Siri und Alexa waren nur der Anfang. Da die Spracherkennungs- und Sprachsynthesetechnologien immer ausgereifter werden, könnten die Zeiten, in denen wir auf Tastaturen tippen mussten, um mit der digitalen Welt um uns herum zu interagieren, zu Ende gehen – und zwar früher, als viele von uns erwartet hatten. Wo die heutigen virtuellen Assistenten auf unseren mobilen Geräten und Desktops vorhanden sind, um skriptgesteuerte Antworten auf bestimmte Fragen zu geben, werden die LLM-gestützten generativen KI-Copiloten von morgen da sein, und zwar überall sonst auch. Das ist die „Voice-First“-Zukunft, die sich Tobias Dengel in seinem neuen Buch vorstellt: Der Klang der Zukunft: Das kommende Zeitalter der Sprachtechnologie.
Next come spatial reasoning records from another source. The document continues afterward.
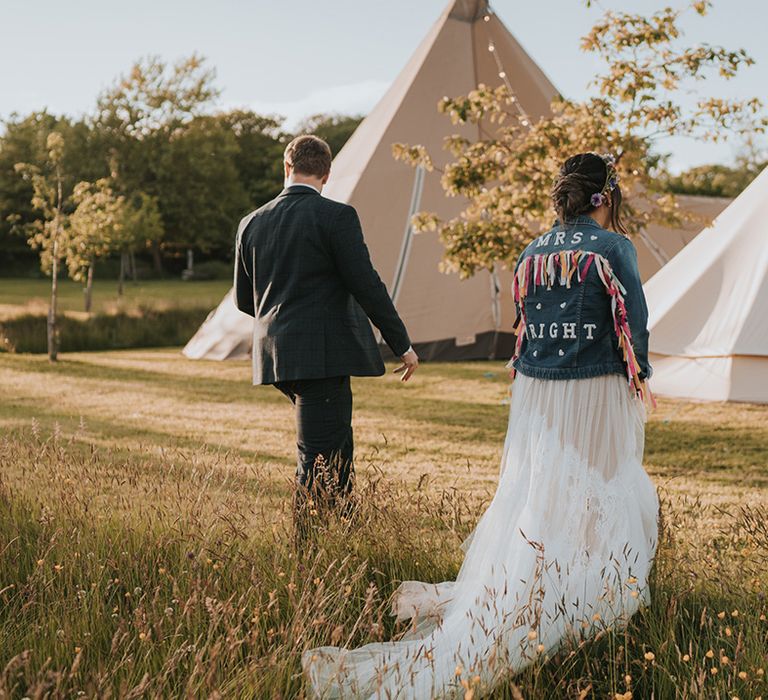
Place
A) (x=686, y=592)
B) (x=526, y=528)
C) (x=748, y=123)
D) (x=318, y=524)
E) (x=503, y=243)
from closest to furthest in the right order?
(x=686, y=592) < (x=526, y=528) < (x=318, y=524) < (x=748, y=123) < (x=503, y=243)

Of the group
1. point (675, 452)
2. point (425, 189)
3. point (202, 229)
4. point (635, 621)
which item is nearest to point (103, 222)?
point (425, 189)

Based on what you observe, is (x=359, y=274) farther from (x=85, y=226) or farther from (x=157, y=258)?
(x=157, y=258)

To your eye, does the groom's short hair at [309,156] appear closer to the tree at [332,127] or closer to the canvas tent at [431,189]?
the canvas tent at [431,189]

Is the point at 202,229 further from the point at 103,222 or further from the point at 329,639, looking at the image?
the point at 329,639

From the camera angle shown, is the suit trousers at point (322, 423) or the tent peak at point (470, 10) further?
the tent peak at point (470, 10)

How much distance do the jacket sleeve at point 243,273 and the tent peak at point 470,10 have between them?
8.87 m

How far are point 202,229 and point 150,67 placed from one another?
10689 millimetres

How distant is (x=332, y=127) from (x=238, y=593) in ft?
149

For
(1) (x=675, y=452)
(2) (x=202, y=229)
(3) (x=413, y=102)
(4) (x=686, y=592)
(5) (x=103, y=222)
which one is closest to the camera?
(4) (x=686, y=592)

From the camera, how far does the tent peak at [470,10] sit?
460 inches

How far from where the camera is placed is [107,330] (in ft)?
47.7

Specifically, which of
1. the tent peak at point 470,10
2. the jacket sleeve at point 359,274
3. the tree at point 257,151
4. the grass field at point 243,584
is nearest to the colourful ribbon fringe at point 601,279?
the grass field at point 243,584

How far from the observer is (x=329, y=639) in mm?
2488

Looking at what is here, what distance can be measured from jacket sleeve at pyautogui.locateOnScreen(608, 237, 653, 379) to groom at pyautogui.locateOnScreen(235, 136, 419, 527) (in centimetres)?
86
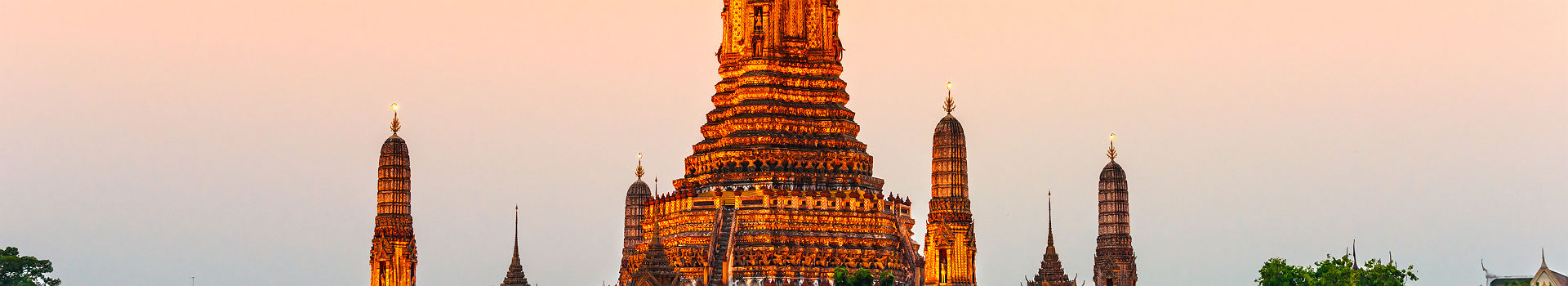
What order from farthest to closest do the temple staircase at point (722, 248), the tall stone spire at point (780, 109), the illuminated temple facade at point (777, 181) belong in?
the tall stone spire at point (780, 109) < the illuminated temple facade at point (777, 181) < the temple staircase at point (722, 248)

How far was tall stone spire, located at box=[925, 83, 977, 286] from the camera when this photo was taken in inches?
3246

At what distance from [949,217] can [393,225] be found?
17.7 m

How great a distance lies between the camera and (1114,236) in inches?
3723

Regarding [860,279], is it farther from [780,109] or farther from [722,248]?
[780,109]

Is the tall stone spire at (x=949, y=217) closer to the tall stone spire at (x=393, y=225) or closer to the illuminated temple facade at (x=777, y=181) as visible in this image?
the illuminated temple facade at (x=777, y=181)

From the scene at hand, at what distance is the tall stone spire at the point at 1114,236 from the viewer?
306 feet

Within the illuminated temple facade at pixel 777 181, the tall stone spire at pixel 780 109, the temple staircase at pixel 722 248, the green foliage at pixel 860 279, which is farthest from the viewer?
the tall stone spire at pixel 780 109

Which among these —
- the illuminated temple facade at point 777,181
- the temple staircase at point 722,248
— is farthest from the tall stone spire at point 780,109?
the temple staircase at point 722,248

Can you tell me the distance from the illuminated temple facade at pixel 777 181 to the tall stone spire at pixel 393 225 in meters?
11.2

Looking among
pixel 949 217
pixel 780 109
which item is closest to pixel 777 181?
pixel 780 109

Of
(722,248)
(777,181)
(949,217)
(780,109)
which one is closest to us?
(949,217)

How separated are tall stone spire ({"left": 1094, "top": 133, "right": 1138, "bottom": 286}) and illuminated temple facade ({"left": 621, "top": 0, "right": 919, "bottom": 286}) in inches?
276

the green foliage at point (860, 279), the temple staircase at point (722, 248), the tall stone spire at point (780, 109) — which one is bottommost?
the green foliage at point (860, 279)

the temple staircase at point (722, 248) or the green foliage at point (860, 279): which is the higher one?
the temple staircase at point (722, 248)
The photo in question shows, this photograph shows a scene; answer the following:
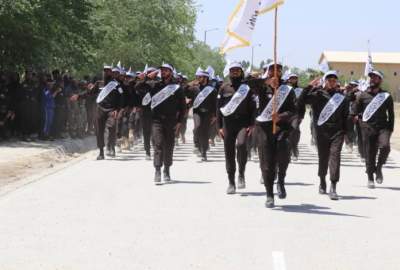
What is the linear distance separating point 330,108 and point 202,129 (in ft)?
22.9

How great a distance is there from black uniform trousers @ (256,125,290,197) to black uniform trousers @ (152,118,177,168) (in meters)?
2.84

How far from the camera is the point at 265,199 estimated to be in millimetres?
11672

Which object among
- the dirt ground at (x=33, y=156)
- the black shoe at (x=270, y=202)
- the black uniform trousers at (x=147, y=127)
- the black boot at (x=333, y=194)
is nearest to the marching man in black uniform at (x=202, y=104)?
the black uniform trousers at (x=147, y=127)

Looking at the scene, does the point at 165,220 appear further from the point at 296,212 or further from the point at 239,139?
the point at 239,139

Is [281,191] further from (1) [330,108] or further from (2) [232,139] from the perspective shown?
(1) [330,108]

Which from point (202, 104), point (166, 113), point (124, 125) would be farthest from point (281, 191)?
point (124, 125)

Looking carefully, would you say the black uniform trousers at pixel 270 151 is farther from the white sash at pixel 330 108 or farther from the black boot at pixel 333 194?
the white sash at pixel 330 108

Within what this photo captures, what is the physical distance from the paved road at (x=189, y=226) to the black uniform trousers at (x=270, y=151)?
0.41 m

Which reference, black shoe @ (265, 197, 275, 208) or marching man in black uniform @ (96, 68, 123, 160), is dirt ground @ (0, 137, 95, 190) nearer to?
marching man in black uniform @ (96, 68, 123, 160)

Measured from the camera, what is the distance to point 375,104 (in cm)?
1395

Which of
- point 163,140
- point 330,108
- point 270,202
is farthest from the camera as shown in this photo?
point 163,140

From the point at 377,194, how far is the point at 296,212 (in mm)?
2801

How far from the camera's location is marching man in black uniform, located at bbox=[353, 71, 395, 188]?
13.9 meters

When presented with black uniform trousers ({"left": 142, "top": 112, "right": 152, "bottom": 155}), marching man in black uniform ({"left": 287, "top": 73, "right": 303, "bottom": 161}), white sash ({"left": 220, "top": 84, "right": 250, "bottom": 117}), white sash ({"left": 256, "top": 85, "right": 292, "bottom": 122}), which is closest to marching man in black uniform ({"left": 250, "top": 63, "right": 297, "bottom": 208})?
white sash ({"left": 256, "top": 85, "right": 292, "bottom": 122})
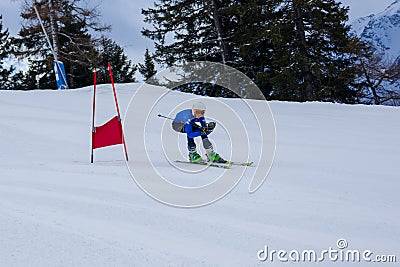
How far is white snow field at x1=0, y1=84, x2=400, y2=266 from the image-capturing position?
2723 mm

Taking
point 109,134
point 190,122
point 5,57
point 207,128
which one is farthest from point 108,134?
point 5,57

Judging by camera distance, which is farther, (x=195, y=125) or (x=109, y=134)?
(x=195, y=125)

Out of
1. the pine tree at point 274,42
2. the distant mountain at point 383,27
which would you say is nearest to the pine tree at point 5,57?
the pine tree at point 274,42

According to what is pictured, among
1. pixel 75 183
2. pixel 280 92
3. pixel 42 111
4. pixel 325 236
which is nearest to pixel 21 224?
pixel 75 183

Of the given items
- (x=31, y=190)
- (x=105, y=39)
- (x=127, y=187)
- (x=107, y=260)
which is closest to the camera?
(x=107, y=260)

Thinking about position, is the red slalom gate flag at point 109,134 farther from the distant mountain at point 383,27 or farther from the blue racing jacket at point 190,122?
the distant mountain at point 383,27

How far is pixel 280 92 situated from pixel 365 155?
16568 mm

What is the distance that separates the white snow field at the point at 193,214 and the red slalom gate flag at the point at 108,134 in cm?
31

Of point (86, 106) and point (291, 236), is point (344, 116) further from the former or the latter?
point (291, 236)

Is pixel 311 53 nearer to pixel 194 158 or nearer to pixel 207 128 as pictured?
pixel 207 128

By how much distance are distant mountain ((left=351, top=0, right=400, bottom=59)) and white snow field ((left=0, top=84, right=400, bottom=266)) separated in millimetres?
34791

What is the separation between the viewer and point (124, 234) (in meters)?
2.97

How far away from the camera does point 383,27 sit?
189ft

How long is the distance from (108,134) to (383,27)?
2360 inches
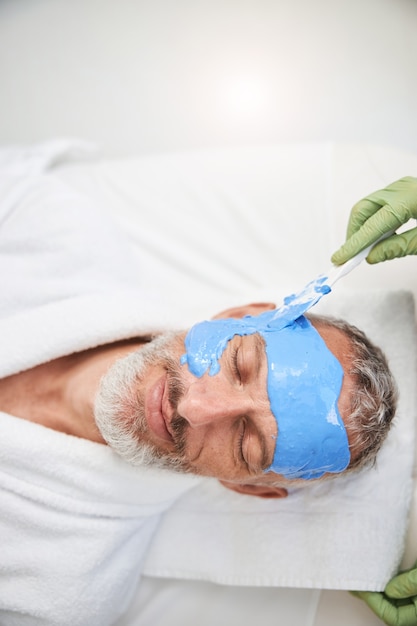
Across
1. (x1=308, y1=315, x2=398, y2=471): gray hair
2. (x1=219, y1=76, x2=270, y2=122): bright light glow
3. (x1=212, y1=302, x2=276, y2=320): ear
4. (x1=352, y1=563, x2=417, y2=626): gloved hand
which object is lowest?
(x1=352, y1=563, x2=417, y2=626): gloved hand

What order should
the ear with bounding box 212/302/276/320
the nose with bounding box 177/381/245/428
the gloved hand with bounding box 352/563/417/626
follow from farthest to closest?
the ear with bounding box 212/302/276/320, the gloved hand with bounding box 352/563/417/626, the nose with bounding box 177/381/245/428

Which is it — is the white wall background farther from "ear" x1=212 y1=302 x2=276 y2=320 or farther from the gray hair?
the gray hair

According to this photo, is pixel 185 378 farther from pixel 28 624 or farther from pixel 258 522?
pixel 28 624

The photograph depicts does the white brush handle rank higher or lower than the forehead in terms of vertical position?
higher

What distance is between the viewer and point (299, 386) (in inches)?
35.8

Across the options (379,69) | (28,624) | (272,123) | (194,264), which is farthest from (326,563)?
(379,69)

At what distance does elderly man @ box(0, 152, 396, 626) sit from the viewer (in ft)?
3.02

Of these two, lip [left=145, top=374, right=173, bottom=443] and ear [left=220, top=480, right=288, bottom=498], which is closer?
lip [left=145, top=374, right=173, bottom=443]

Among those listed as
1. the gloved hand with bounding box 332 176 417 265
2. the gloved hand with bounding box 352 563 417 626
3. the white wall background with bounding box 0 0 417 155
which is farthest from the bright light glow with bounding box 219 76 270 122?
the gloved hand with bounding box 352 563 417 626

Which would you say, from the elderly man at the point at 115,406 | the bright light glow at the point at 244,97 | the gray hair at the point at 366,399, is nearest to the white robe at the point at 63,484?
the elderly man at the point at 115,406

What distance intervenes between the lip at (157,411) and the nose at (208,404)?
0.20 ft

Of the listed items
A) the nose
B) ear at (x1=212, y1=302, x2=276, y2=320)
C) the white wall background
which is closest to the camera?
the nose

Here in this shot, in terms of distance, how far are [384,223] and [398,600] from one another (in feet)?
2.51

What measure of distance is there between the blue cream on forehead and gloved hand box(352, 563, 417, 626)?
30 cm
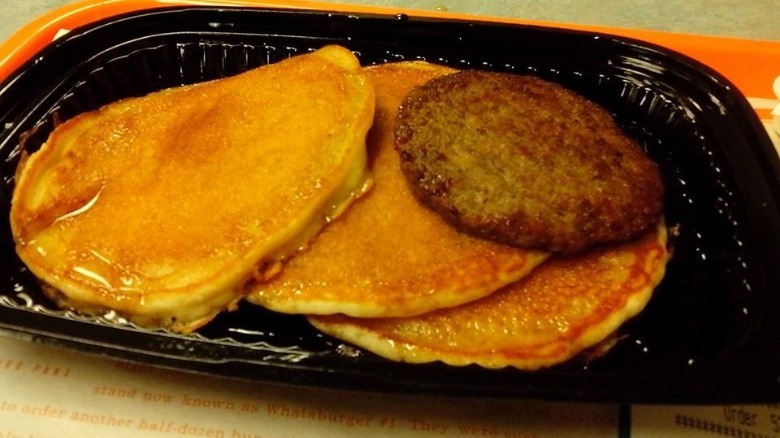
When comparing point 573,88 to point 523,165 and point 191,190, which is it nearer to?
point 523,165

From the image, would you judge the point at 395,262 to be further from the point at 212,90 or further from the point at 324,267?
the point at 212,90

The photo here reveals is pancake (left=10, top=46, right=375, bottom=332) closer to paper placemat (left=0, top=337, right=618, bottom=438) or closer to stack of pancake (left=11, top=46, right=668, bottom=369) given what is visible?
stack of pancake (left=11, top=46, right=668, bottom=369)

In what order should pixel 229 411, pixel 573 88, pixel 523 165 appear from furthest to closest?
pixel 573 88 → pixel 523 165 → pixel 229 411

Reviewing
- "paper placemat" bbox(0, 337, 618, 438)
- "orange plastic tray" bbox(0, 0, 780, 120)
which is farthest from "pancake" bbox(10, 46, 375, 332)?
"orange plastic tray" bbox(0, 0, 780, 120)

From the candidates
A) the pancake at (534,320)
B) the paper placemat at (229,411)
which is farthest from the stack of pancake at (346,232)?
the paper placemat at (229,411)

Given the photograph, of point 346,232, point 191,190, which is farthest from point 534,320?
point 191,190

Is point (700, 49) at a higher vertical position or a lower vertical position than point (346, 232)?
higher

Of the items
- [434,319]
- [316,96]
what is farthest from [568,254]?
[316,96]
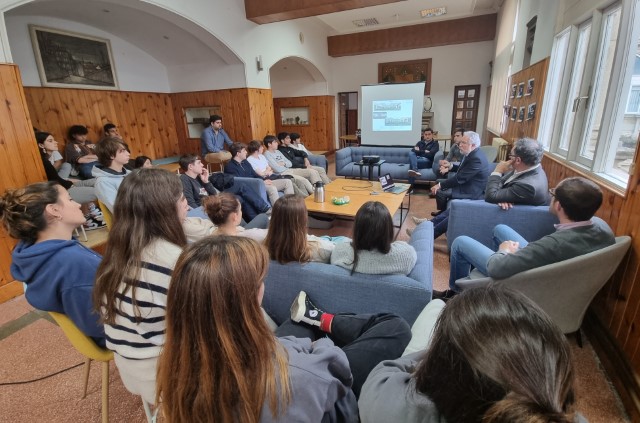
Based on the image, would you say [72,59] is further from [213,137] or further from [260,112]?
[260,112]

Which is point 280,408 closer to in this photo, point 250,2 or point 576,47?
point 576,47

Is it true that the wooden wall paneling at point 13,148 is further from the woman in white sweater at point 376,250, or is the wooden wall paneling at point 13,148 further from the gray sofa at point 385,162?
the gray sofa at point 385,162

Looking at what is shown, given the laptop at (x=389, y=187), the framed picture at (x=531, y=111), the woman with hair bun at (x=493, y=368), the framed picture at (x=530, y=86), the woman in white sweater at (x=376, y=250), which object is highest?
the framed picture at (x=530, y=86)

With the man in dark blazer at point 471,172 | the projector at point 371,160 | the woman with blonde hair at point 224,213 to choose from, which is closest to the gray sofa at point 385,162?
the projector at point 371,160

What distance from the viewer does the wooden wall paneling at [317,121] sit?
8656mm

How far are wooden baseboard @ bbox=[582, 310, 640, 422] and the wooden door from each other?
721 cm

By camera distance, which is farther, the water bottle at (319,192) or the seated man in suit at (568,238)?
the water bottle at (319,192)

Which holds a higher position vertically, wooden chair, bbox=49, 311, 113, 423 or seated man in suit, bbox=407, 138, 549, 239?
seated man in suit, bbox=407, 138, 549, 239

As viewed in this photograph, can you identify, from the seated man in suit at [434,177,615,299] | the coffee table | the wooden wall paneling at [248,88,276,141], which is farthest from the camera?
the wooden wall paneling at [248,88,276,141]

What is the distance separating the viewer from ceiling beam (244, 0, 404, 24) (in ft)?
14.3

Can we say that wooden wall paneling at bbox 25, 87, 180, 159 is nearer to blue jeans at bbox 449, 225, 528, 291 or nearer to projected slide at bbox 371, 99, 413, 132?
projected slide at bbox 371, 99, 413, 132

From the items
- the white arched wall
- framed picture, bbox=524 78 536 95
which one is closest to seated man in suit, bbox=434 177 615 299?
framed picture, bbox=524 78 536 95

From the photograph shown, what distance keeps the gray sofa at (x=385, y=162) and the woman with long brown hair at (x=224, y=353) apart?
15.5 ft

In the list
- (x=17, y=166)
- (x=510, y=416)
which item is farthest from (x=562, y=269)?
(x=17, y=166)
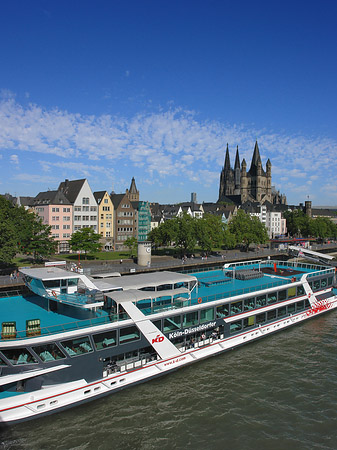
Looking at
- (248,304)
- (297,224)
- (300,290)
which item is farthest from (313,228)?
(248,304)

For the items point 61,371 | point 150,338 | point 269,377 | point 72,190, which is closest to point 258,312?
point 269,377

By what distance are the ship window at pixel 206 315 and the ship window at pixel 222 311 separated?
2.25 ft

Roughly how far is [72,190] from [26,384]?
64260mm

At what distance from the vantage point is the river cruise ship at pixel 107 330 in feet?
53.5

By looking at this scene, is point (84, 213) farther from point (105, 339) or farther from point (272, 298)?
point (105, 339)

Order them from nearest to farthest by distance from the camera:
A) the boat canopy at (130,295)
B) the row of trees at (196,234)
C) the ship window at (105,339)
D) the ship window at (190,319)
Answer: the ship window at (105,339)
the boat canopy at (130,295)
the ship window at (190,319)
the row of trees at (196,234)

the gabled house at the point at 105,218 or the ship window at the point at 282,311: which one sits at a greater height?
the gabled house at the point at 105,218

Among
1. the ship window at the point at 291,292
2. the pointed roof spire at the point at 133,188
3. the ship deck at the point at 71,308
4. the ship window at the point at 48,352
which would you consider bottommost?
the ship window at the point at 48,352

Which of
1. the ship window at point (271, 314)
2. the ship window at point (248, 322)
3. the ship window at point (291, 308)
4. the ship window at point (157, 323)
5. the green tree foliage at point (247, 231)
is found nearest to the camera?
the ship window at point (157, 323)

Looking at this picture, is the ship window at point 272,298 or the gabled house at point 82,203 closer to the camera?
the ship window at point 272,298

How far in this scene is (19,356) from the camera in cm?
1647

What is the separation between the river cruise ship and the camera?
16.3 meters

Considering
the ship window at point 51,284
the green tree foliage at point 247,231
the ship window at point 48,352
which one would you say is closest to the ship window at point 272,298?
the ship window at point 51,284

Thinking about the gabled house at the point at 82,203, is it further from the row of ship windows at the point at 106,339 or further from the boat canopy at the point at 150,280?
the row of ship windows at the point at 106,339
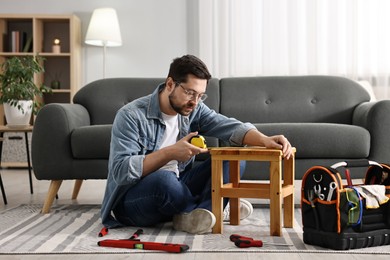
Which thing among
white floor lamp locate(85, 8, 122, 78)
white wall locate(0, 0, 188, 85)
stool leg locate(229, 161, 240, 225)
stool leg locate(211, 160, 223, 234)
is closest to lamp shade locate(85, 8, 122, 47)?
white floor lamp locate(85, 8, 122, 78)

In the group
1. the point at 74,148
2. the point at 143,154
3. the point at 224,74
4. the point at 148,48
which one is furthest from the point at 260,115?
the point at 148,48

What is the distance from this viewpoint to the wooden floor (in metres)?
2.00

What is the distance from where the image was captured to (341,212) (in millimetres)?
2051

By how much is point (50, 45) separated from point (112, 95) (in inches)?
106

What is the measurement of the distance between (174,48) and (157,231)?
390 cm

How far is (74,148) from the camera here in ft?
10.4

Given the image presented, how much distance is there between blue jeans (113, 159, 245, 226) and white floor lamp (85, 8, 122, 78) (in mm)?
3354

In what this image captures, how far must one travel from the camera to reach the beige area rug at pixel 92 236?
6.92 feet

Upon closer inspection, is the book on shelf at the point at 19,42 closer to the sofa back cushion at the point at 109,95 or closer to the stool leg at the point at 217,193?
the sofa back cushion at the point at 109,95

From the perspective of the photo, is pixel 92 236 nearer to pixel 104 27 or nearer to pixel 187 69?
pixel 187 69

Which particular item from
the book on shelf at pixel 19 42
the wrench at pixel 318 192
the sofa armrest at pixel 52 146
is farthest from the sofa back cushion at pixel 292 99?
the book on shelf at pixel 19 42

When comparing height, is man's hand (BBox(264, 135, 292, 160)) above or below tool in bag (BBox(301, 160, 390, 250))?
above

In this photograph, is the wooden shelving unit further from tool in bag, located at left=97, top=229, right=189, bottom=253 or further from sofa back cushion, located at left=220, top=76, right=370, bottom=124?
tool in bag, located at left=97, top=229, right=189, bottom=253

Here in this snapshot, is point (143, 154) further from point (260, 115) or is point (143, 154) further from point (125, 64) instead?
point (125, 64)
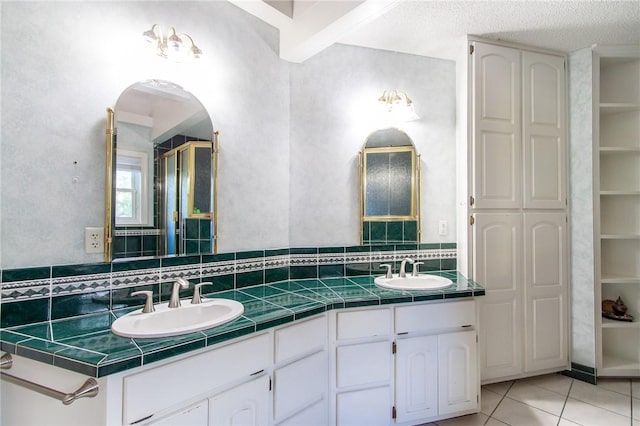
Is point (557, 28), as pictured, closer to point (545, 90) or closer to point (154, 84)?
point (545, 90)

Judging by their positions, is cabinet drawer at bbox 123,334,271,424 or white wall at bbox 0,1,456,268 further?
white wall at bbox 0,1,456,268

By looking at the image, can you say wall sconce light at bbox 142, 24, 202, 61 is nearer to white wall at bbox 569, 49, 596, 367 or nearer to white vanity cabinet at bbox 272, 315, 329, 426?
white vanity cabinet at bbox 272, 315, 329, 426

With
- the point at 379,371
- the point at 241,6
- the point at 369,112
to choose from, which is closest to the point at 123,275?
the point at 379,371

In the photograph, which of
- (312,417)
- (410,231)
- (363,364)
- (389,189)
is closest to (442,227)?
(410,231)

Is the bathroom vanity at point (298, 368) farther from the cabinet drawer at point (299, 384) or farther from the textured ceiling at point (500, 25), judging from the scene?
the textured ceiling at point (500, 25)

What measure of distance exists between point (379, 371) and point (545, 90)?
7.75ft

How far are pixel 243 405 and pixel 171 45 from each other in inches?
65.9

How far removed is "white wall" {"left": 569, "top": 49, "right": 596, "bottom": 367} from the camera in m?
2.32

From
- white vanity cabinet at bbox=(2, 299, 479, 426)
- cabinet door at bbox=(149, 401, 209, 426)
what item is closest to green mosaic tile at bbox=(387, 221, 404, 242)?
white vanity cabinet at bbox=(2, 299, 479, 426)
Anhand einer breiten Palette von Beispielen und Anwendungen in allen Bereichen, von Marketing, Vertrieb und Kundenservice bis hin zu Fertigung und Logistik, führt Dengel den Leser durch, wie Sprachtechnologien die Art und Weise, wie wir mit der digitalen Welt interagieren, revolutionieren können. Im folgenden Auszug erörtert Dengel, dass die Sprachtechnologie ihre Rolle in der Luftfahrtindustrie ausbauen könnte, selbst nach dem katastrophalen Ergebnis ihres frühen Einsatzes in der Boeing 737 MAX.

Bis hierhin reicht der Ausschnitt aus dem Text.